Something was giving him the creeps and it was killing his buzz in a way he did not appreciate. He closed the window, locked it, double-checked that he’d locked it, unlocked it, thinking he was locking it, then double-checked and locked it again. He went through the same routine with his door, then went back to his window, and was back at his front door again when he heard a scraping sound coming from his bathroom: claws on tile.
“Who the fuck’s in there?”
No one answered. Jimmy grabbed the lacrosse stick and tip-toed toward the bathroom. He took a few deep breaths then lunged inside with a war whoop.
Shielding his face, he flailed about with the lacrosse stick like a musketeer slashing at opponents on all sides.
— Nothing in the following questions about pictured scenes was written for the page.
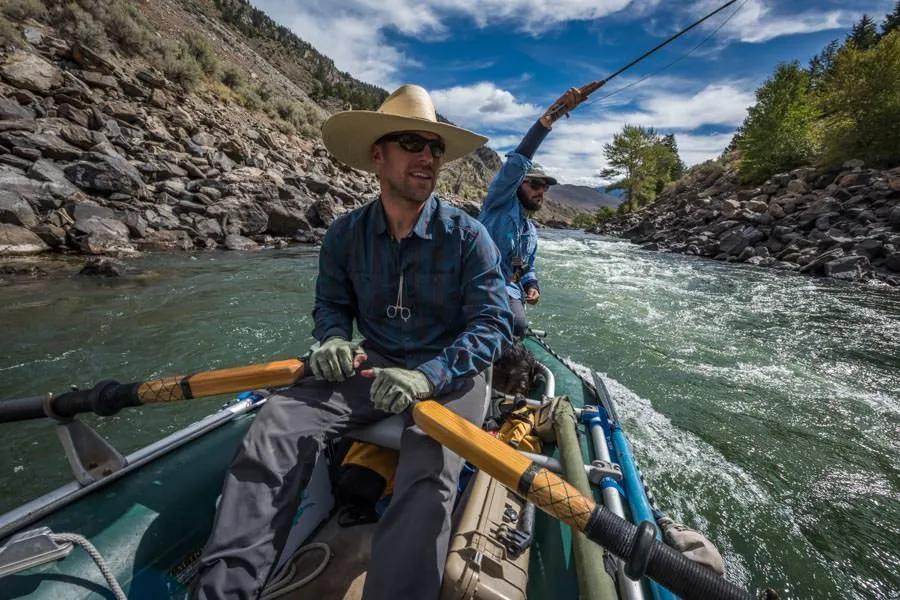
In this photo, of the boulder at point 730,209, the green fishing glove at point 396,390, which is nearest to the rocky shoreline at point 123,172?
the green fishing glove at point 396,390

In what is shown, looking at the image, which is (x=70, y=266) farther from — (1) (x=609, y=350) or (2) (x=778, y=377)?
(2) (x=778, y=377)

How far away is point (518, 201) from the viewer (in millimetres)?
4578

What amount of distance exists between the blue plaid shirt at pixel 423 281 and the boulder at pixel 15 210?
12.0 meters

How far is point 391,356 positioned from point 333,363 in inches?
19.6

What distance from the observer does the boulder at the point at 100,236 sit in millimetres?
10453

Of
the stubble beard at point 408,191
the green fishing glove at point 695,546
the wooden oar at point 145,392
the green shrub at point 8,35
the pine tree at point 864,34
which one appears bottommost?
the green fishing glove at point 695,546

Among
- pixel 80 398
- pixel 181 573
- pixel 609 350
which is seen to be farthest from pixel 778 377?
pixel 80 398

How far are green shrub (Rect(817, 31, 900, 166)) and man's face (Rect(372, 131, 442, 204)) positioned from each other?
2882cm

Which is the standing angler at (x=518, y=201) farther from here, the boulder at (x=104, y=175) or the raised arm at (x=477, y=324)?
the boulder at (x=104, y=175)

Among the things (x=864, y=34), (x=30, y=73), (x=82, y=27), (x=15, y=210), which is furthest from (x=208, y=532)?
(x=864, y=34)

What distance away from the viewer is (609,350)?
7113 mm

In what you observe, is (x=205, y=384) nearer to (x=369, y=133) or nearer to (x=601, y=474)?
(x=369, y=133)

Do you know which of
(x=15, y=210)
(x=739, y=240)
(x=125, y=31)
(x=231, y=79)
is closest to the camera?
(x=15, y=210)

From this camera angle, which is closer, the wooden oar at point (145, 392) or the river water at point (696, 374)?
the wooden oar at point (145, 392)
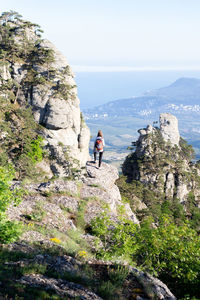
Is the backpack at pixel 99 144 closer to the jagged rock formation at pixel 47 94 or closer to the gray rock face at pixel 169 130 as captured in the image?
the jagged rock formation at pixel 47 94

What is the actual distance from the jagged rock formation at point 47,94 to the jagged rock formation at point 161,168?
21331 mm

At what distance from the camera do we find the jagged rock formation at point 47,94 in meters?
64.5

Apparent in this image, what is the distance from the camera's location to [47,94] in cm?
6988

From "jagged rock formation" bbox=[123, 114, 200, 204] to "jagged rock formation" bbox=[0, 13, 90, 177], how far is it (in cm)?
2133

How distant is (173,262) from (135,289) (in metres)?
2.94

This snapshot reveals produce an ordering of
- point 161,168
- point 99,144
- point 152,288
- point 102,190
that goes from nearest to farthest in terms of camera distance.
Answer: point 152,288 → point 99,144 → point 102,190 → point 161,168

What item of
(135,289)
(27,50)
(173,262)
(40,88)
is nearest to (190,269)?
(173,262)

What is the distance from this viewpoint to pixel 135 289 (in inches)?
430

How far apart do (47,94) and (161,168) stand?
45404mm

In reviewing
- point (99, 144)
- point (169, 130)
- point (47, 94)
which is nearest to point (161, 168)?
point (169, 130)

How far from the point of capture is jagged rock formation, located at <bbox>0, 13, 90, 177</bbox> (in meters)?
64.5

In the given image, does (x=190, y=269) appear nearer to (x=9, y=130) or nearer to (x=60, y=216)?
(x=60, y=216)

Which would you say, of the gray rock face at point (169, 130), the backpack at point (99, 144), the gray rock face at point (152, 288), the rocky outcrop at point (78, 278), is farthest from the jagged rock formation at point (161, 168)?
the rocky outcrop at point (78, 278)

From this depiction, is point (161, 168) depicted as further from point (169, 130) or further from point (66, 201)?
point (66, 201)
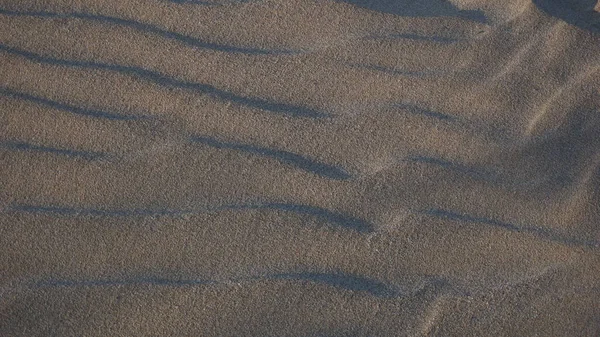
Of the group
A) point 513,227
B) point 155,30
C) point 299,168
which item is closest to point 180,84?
point 155,30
After dashing most of his toiletries into the sink and ripping a World Series of Rock poster above his john, he opened his eyes but left the lacrosse stick raised and ready.
He saw that the shower curtain was closed. He girded himself with a few more deep breaths and batted at the curtain until it opened.
The tub was empty but the faucet was leaking, its slow echoing splat the noise which had drawn him in. He twisted the tap shut and noticed that the window above the tub was open. He looked out the window, saw nothing but an empty roof, slammed the window shut and locked it.
He was about to leave the bathroom and make sure he’d locked his front door again when something in the toilet caught his eye. It appeared to be a writhing snake. He was shuffling out of the bathroom, his back pressed against the wall farthest from the toilet, like a mountain climber on a six inch ledge, when he realized that the thing in the toilet wasn’t moving. Nor was it a snake but merely his electric razor knocked into the toilet during his dervish-like brandishing. He pulled the razor out of the john and stared at its vaguely fang-like blades, its cord twisted behind it like a tail. He beheld the razor like an archaeologist studying a shard of Sumerian pottery just pulled from a dig, tilting it this way and that and watching, fascinated, as water spilled from its innards. “I got to stop partying,” he told the razor.
He would not get the chance. The bathroom door creaked open, and before Jimmy could look up, something had opened him from love handle to love handle. He tried to keep his intestines from spooling out with his hands while something lifted him and sent him crashing into the tub. He clawed his way to his feet, his face pressed against the window above his tub, as he was slashed again and again and again.
The last thing he saw, perched on the roof outside his window like a gargoyle locked in permanent witness, was Dale.